Poultry worker injured in accident involving feed line
NewsTuesday 19 February 2013
A farm partnership in Suffolk has been fined after one its workers was injured after catching his arm in the machinery of a bird feeding line.
The 29-year-old man was working as an egg collector when the incident occurred in November 2011.
He was in the middle of collecting eggs when he then noticed that one of the feed lines wasn’t working.
Ipswich Magistrates’ Court had heard that it was not unusual for these lines to become blocked and that the workers on the farm knew how to get them up and running again.
They would remove the cover on a chamber at the end of the top line and then proceed to clear the sensor. This would then activate the rotating mechanism that carried the feed along the lines and clear the blockage.

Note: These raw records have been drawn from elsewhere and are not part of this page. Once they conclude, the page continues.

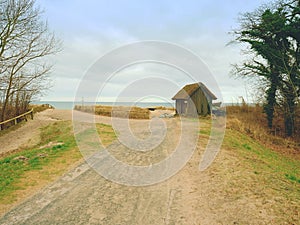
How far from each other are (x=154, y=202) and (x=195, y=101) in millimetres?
22244


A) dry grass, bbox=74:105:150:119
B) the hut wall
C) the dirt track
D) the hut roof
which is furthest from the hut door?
the dirt track

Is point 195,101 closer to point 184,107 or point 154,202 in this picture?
point 184,107

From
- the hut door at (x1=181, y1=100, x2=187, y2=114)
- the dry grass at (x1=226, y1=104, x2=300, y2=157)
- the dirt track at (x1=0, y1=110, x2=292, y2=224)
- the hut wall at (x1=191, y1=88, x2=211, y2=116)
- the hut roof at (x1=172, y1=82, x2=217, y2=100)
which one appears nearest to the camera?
the dirt track at (x1=0, y1=110, x2=292, y2=224)

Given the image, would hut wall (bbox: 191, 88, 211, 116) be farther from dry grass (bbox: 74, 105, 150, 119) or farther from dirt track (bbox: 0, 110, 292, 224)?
dirt track (bbox: 0, 110, 292, 224)

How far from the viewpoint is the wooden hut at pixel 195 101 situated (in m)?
26.7

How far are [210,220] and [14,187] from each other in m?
5.15

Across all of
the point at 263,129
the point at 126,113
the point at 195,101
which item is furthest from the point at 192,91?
the point at 263,129

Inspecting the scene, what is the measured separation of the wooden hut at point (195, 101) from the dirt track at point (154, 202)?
19674 mm

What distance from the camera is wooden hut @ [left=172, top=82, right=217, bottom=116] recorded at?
26703 millimetres

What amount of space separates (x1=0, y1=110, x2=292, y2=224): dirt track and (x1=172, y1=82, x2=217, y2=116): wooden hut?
19.7 m

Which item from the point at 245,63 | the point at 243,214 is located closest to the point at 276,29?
the point at 245,63

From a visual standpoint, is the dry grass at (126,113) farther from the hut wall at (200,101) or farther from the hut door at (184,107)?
the hut wall at (200,101)

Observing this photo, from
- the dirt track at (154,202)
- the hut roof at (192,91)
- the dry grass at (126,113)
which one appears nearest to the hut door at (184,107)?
the hut roof at (192,91)

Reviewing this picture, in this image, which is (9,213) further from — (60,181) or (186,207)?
(186,207)
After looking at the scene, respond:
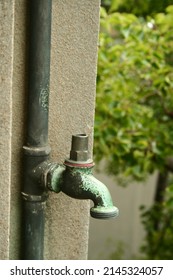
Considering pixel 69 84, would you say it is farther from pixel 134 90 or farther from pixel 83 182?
pixel 134 90

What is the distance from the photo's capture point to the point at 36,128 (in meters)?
1.79

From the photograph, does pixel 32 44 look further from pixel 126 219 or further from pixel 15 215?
pixel 126 219

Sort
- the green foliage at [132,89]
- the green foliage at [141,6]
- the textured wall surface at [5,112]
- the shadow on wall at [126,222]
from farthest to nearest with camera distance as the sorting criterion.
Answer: the shadow on wall at [126,222], the green foliage at [141,6], the green foliage at [132,89], the textured wall surface at [5,112]

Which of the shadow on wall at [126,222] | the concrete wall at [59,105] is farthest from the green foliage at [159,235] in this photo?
the concrete wall at [59,105]

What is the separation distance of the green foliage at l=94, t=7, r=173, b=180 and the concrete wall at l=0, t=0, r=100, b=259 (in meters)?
1.58

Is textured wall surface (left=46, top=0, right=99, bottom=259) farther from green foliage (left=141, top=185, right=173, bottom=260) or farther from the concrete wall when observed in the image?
green foliage (left=141, top=185, right=173, bottom=260)

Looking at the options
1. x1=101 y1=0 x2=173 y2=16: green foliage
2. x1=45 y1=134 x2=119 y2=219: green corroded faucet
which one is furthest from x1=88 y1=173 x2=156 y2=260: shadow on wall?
x1=45 y1=134 x2=119 y2=219: green corroded faucet

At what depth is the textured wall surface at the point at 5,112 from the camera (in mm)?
1584

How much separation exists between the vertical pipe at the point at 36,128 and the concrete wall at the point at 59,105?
0.04 metres

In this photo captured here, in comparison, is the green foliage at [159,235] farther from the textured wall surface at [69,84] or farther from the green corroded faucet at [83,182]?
the green corroded faucet at [83,182]

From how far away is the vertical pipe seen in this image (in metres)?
1.72

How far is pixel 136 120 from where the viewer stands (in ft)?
12.2

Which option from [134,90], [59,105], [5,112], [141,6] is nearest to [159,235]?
[134,90]
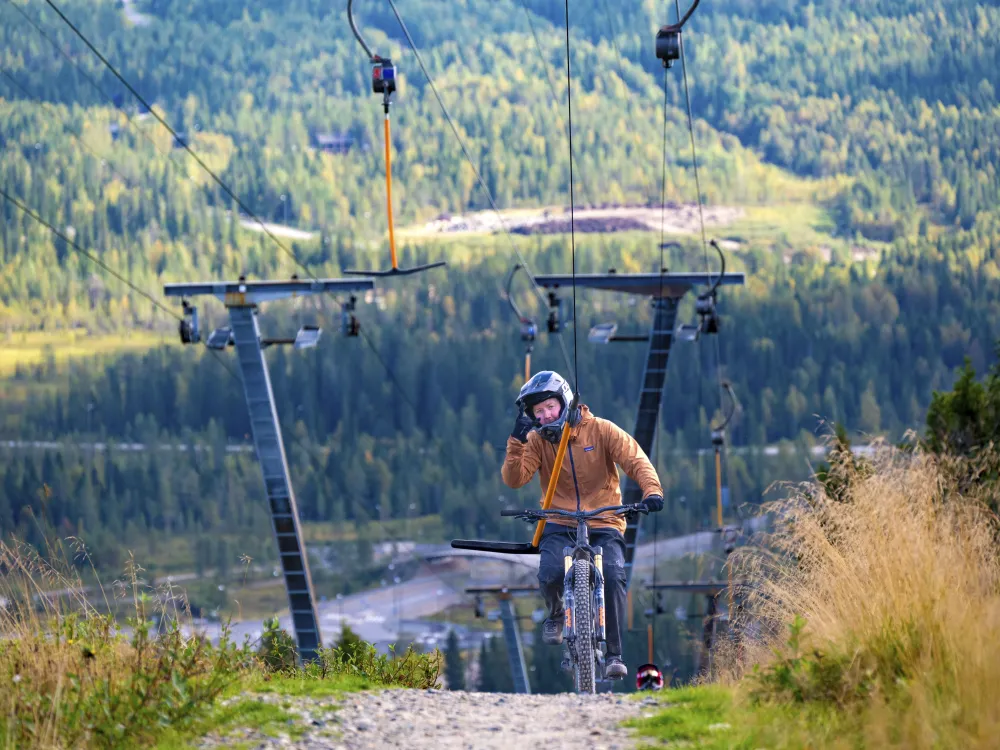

As the employee in question was scooping the feed out of the chamber, the line proceeded to power up and he got the sleeve of his jumper and overall caught on the rotating parts, which then pulled his hand and wrist under and around the machine.
He then managed to cover the sensor with his free hand, which stopped the line from working. Then, he called for help from his nearby colleagues, however, the back of his right hand was badly cut which caused damage to the nerves and tendons of his arm.
A year after the accident he is still suffering a lot of pain from his injury and now has restricted movement in his right wrist.
The Health and Safety Executive then carried out an investigation and came to the conclusion that there was no safe system of work in place for dealing with blocked feed lines. And, they also stated that there weren’t any provisions in place to ensure the secure locking off of the machinery to prevent it from starting up inadvertently.
The farm partnership pleaded guilty to two offences and was fined a total of £5,000 and ordered to pay £8,372 in costs.
HSE inspector Saffron Turnell said the worker was “lucky not to have been more seriously injured in what was an entirely preventable incident”. He added: "The company should have had a safe system of work in place to handle blockages, which should have included isolating the power supply to the machinery before anyone put their hand inside the chamber where there were moving parts.
"A secure locking-off of the system would have also ensured the machinery could not start up once the chamber cover was removed."